+++ Material for this exercise +++
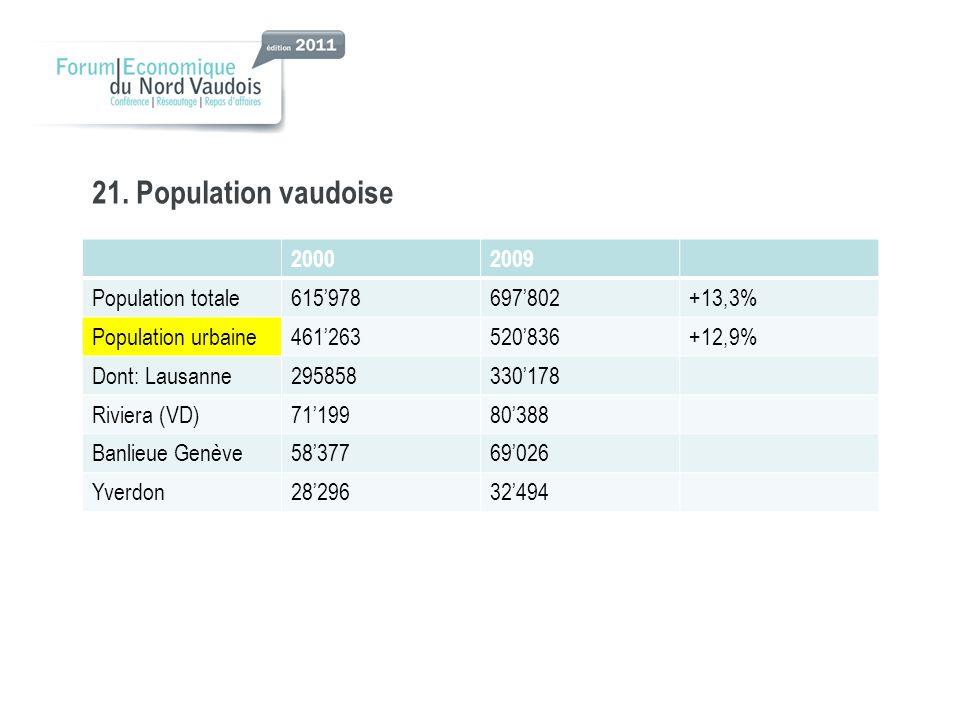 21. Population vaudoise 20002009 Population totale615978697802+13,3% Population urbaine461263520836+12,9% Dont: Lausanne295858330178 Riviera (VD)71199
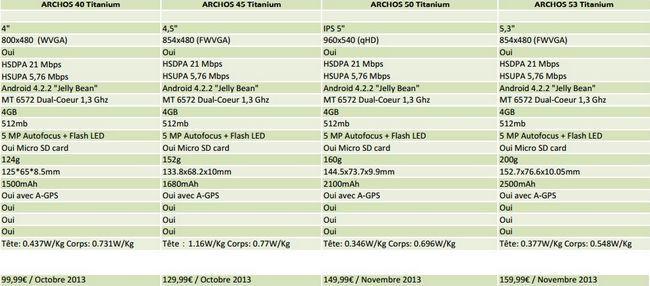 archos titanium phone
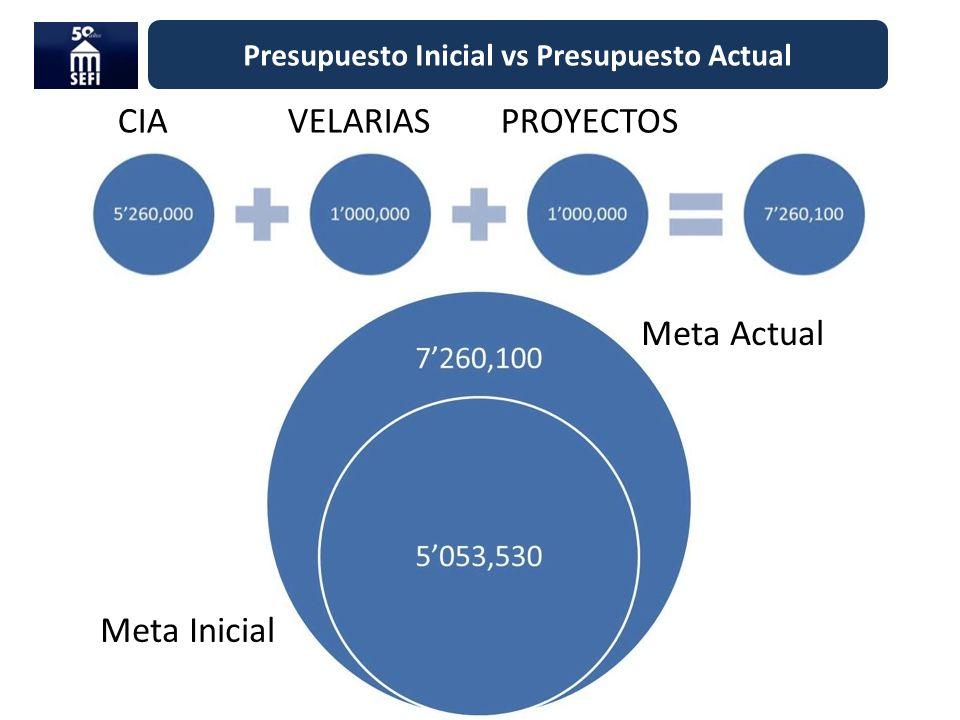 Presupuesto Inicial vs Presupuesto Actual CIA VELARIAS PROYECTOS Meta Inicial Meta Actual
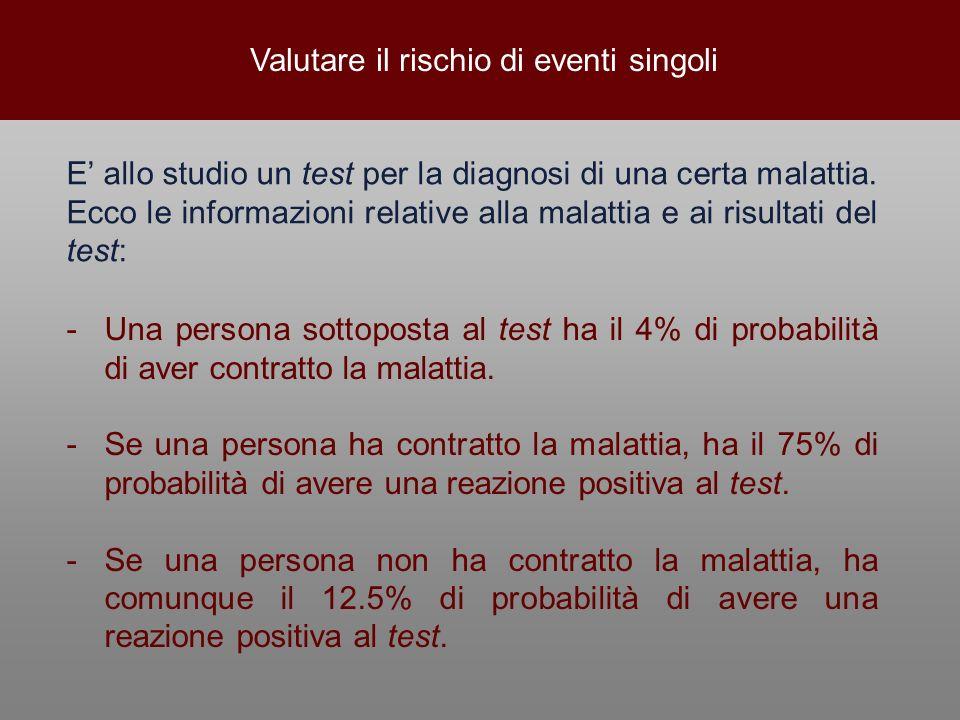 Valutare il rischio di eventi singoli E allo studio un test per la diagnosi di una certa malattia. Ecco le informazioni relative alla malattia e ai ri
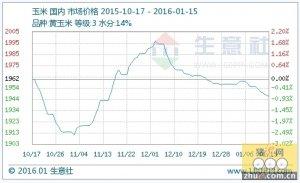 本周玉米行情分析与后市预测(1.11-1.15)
+++
+++ Material for this exercise +++
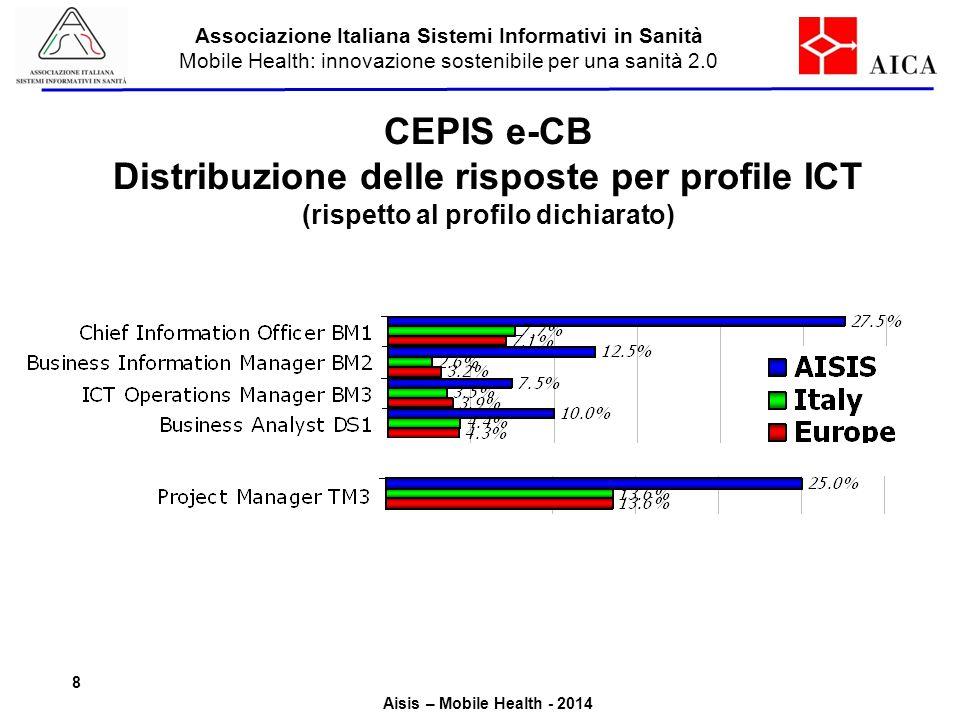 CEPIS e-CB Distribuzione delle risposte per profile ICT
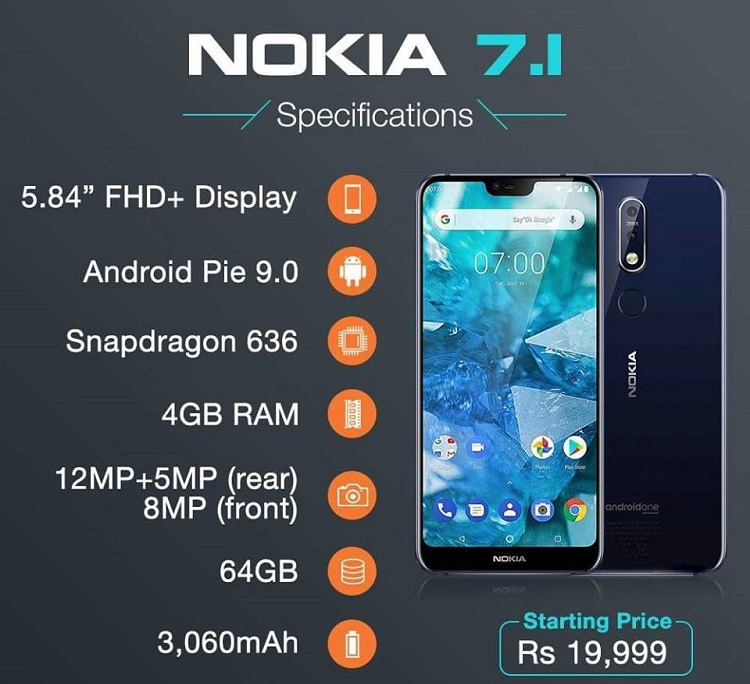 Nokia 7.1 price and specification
+++
* [Work item]: Transcribe the listing above exactly, but only from the line with "Presupuesto Inicial vs" through the line with "本周玉米行情分析与后市预测(1.11-1.15)". Include both of those lines and omit the pictures.

* [Solution for this problem]:
 Presupuesto Inicial vs Presupuesto Actual CIA VELARIAS PROYECTOS Meta Inicial Meta Actual
 Valutare il rischio di eventi singoli E allo studio un test per la diagnosi di una certa malattia. Ecco le informazioni relative alla malattia e ai ri
 本周玉米行情分析与后市预测(1.11-1.15)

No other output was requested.